[Seaside] Remote Development with Squeak/Seaside

John Pierce john.raymond.pierce at gmail.com
Thu Dec 9 21:07:07 CET 2004


> Do most of the Seaside developers have regular physical access to the machines
> they develop and deploy including after deployment?

I have physical access, but it is not convenient (behind several
firewalls, physically inaccessible).  A web way to connect and control
is a large motivation of what I am trying to accomplish with LiveWeb. 
I must say, I am quite impressed with what can be done in a browser
(natively).  So far I don't see any technical limits to what you
cannot reasonably do in a web browser. Thanks gmail for inspiring me!
 
> Is VNC the predominant means of developing remotely?

I have not used VNC in quite some time after some initial bad results
with my image crashing hard.  Maybe others could better relate their
experiences -- although I hear it is a bandwith hog.

> How well or much can you do with the Seaside browser (inside the web browser)?
> ie: how practical?  not fixing or minor development, but full development.

I don't think LiveWeb is ready for fulltime development yet.  I like
the technology, but I am using Seasides' WABrowser for now as I have
not implemented a live browser.  This would be necessary in my opinion
to get a better full-time development environment.  Also, a few other
things are needful like, resizable windows, popup menus, code
autocompletion, and implementers, senders, references to helpers.  You
know, the basic tools we all need to get our job done in Squeak.

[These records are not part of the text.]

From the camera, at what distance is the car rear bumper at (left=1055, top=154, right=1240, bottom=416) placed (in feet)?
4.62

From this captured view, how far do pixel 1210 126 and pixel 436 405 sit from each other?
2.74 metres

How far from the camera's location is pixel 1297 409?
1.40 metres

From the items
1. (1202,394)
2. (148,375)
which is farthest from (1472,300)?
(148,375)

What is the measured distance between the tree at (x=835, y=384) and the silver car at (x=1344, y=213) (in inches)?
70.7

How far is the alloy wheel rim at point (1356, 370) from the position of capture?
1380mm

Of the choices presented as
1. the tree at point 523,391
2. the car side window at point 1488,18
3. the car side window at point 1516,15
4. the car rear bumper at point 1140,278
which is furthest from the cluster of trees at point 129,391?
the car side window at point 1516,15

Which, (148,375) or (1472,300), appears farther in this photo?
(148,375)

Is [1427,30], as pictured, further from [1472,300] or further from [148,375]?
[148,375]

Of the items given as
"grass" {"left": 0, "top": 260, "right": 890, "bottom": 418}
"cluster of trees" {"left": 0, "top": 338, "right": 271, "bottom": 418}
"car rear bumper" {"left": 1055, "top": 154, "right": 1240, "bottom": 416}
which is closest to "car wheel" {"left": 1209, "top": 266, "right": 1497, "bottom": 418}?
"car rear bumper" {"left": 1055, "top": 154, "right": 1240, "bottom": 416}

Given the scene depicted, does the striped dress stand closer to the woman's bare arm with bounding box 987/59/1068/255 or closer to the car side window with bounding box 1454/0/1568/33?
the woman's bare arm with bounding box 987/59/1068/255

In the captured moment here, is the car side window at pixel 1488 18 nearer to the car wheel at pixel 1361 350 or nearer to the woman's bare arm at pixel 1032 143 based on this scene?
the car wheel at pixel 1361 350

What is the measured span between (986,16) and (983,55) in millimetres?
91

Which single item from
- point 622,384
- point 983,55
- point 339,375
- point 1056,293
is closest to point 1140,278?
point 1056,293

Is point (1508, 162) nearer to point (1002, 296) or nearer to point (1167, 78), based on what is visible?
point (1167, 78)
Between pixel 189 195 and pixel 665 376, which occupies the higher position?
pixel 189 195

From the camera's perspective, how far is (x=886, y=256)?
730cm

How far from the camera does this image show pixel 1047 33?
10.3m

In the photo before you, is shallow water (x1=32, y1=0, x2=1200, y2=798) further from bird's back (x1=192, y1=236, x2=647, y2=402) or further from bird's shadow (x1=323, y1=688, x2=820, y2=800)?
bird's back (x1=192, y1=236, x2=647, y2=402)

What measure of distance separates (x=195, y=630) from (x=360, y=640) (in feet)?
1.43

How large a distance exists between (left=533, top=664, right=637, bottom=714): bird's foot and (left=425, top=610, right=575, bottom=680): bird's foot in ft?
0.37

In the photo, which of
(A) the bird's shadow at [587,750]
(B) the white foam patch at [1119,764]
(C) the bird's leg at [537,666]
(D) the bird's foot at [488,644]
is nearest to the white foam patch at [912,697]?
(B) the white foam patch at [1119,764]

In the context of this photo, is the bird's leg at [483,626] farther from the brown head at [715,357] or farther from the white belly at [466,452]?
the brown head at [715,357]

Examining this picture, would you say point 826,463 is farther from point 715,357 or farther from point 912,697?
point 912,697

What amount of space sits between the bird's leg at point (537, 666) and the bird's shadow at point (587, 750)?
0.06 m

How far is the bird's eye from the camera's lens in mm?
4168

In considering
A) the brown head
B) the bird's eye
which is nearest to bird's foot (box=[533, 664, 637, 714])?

These are on my radar, but will take much more energy than I can
devote to it in the near term.  You also start getting off in the
weeds before too long and I start to ask the "should I go this far"
question and "do I want to completely replicate a morphic like
environment in DHTML".  I think that is a tougher decision, but I like
Morphic quite well and don't have to always work in a web browser.

Today, LiveWeb is helpful in programming Seaside applications (you can
interact with the component in the web browser), for minor fixing of
code in a remote image, and for learning JavaScript.  (That's right,
if you highlight some code in a live workspace and press CTRL-O then
the code goes to the JavaScript interpreter instead).

Additionally, the current version on squeak.saltypickle.com has CTRL
key handlers showing up in many places now.  For instance, you can do
it, print it, inspect it in the live workspace (as well as JavaScript
do it (CTRL-E) and JavaScript print it (CTRL-O)).  I just added CTRL-K
to open a workspace and CTRL-B to open a code browser (these keys work
anywhere on the page).

The code browser that comes up on CTRL-B is Avi's WABrowser from the
Seaside distribution.  One of the interesting things about LiveWeb is
that any WAComponent works too.  Just sit in a live workspace and type
WACounter new openInBrowserWindow and you see what I mean.  Obviously,
I added a helper to Object called #openInBrowserWindow that will open
any object in the browser window.

Of course, most objects just show their print strings except for
WAComponents which do what you think they should (render themselves)
and the latest edition I checked in today, Morphs show themselves as
an image.  e.g. try HeadMorph new openInBrowser (not
openInBrowserWindow).
 
> How close or ready is LiveWeb?

Lots to do still in my opinion -- but it is highly useful in the cases
I mentioned before.

As a side note, I'd be interested in paying a monthly fee for a squeak
system as a managed service.  I think Seaside is a great platform for
developing web apps and I'd like to push management of the hardware
and infrastructure off to a co-lo facility.